C’est pourquoi, comme le soulignait récemment un lecteur, le plus indisposé devant une enseignante voilée ne sera pas le petit catholique où celui qui vit dans une famille sans religion. Ce sera plutôt le petit musulman (et ses parents), qui ne pourra jamais se sentir vraiment libre face à une enseignante qui affirme de manière aussi péremptoire ses convictions religieuses. On ironise en disant que les religieuses qui enseignaient encore dans les années 1960 n’ont converti personne. Peut-être. Mais qui avait le courage de se lever dans leur classe pour affirmer que Dieu n’existait pas ou pour simplement poser la question ? Veut-on sérieusement revenir à cette époque ?


Le peu de considération que certains accordent aux enfants dans le débat en cours tient aussi à une conception de l’école ouverte aux quatre vents. Une école où paradent en permanence les lobbies et les idéologies, les croyances et les opinions. Or, pour jouer véritablement son rôle, l’école doit être un refuge qui permet de prendre du recul et de la hauteur. Le savoir a ses exigences, et même ses rites.


On n’entre pas dans une école comme dans un hall de gare. Exactement comme pour lire, il faut s’isoler. On ne peut se concentrer ni dans une foire ni bousculé par la foule.

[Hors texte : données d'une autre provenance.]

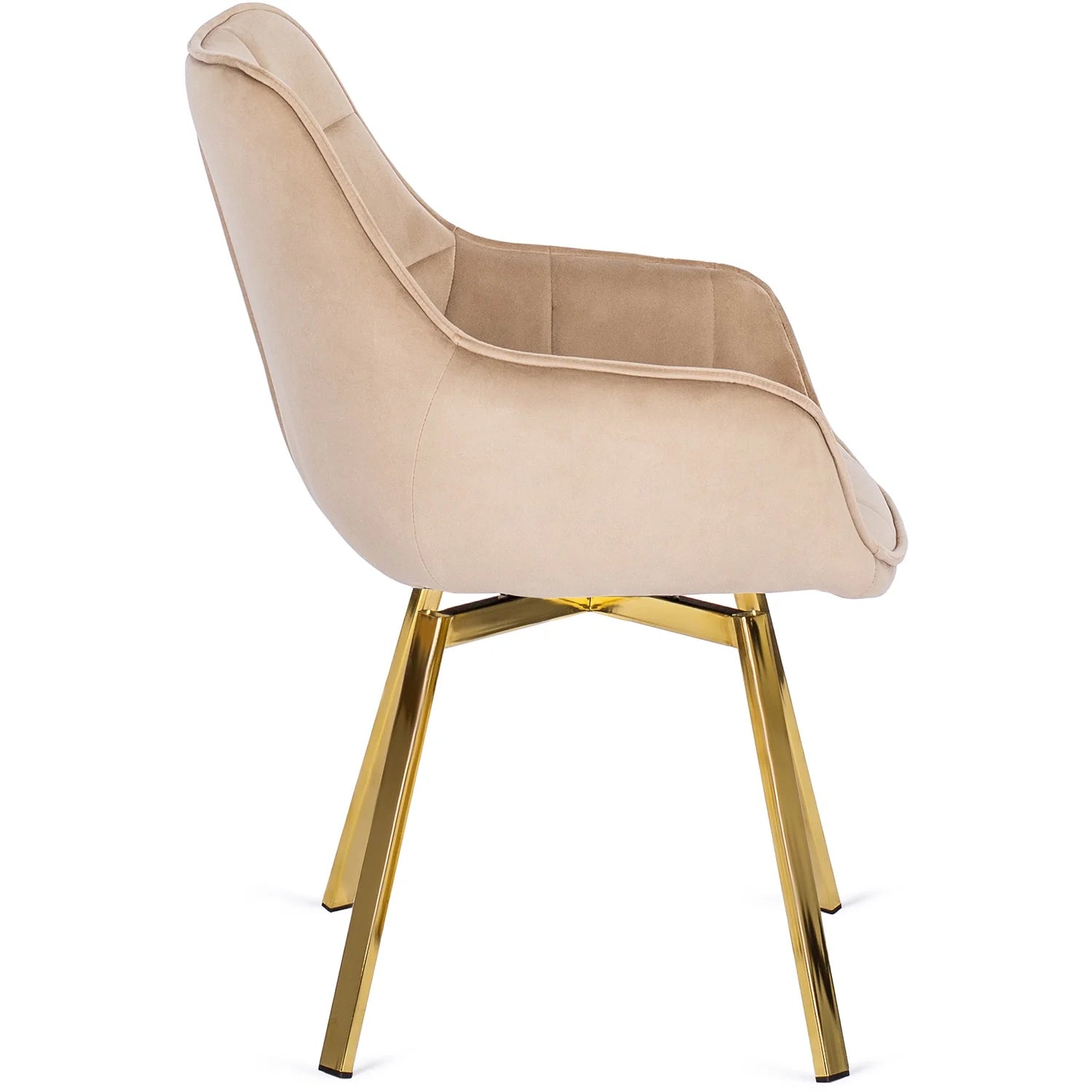 Elite MIA Swivel Velvet Chair – Luxurious Beige & Gold Design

Pour lire, il faut une bibliothèque où l’on impose le silence, quitte à brimer les droits de certains. De même l’école devrait-elle être préservée le plus possible du bruit ambiant qui frise aujourd’hui la cacophonie, et au premier titre des croyances et des idéologies, afin de respecter ce que Louis Germain appelait si justement « ce qu’il y a de plus sacré dans l’enfant : le droit de chercher sa vérité ».